Let's start with the structure of the bearish Bat. This pattern consists of four legs: XA, AB, BC, and CD. The core logic is as follows: the initial XA leg moves downward, then the AB leg retraces upward, usually by 38% or 50% of XA according to Fibonacci levels. Point B is particularly important; it must precisely end at one of these two levels, otherwise it can't be considered a standard Bat pattern.
Next, the BC leg retraces 38% to 88% of the AB leg, and finally, the CD leg moves upward, ending near the 88% retracement of the XA leg. When all these conditions are met, the bearish Bat pattern is confirmed, and the price typically begins to decline.

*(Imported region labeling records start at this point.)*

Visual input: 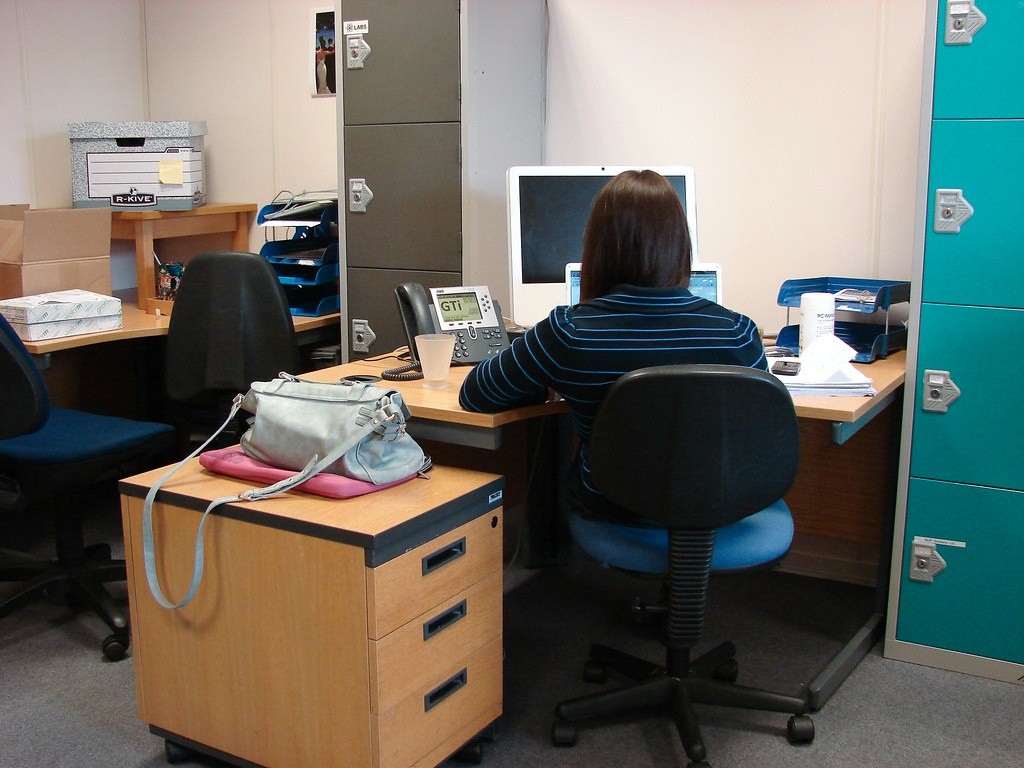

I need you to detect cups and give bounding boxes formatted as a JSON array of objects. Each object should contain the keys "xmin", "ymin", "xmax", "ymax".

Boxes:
[
  {"xmin": 414, "ymin": 334, "xmax": 456, "ymax": 390},
  {"xmin": 159, "ymin": 261, "xmax": 185, "ymax": 301}
]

Regarding actual trading, the logic of trading the bearish Bat is quite straightforward. First, use pattern recognition tools or your own eyes to identify structures that meet the criteria on the chart. Once confirmed, prepare to go short. The entry point is critical: place a limit sell order at the 88% retracement of the XA leg. Stop-loss should be set above the swing high of point X, which helps control risk more effectively.
As for take profit, a multi-target strategy is recommended. The first target is at the swing high of point B, the second at the swing low of point C, and the third at the swing low of point A. This way, profits can be gradually locked in.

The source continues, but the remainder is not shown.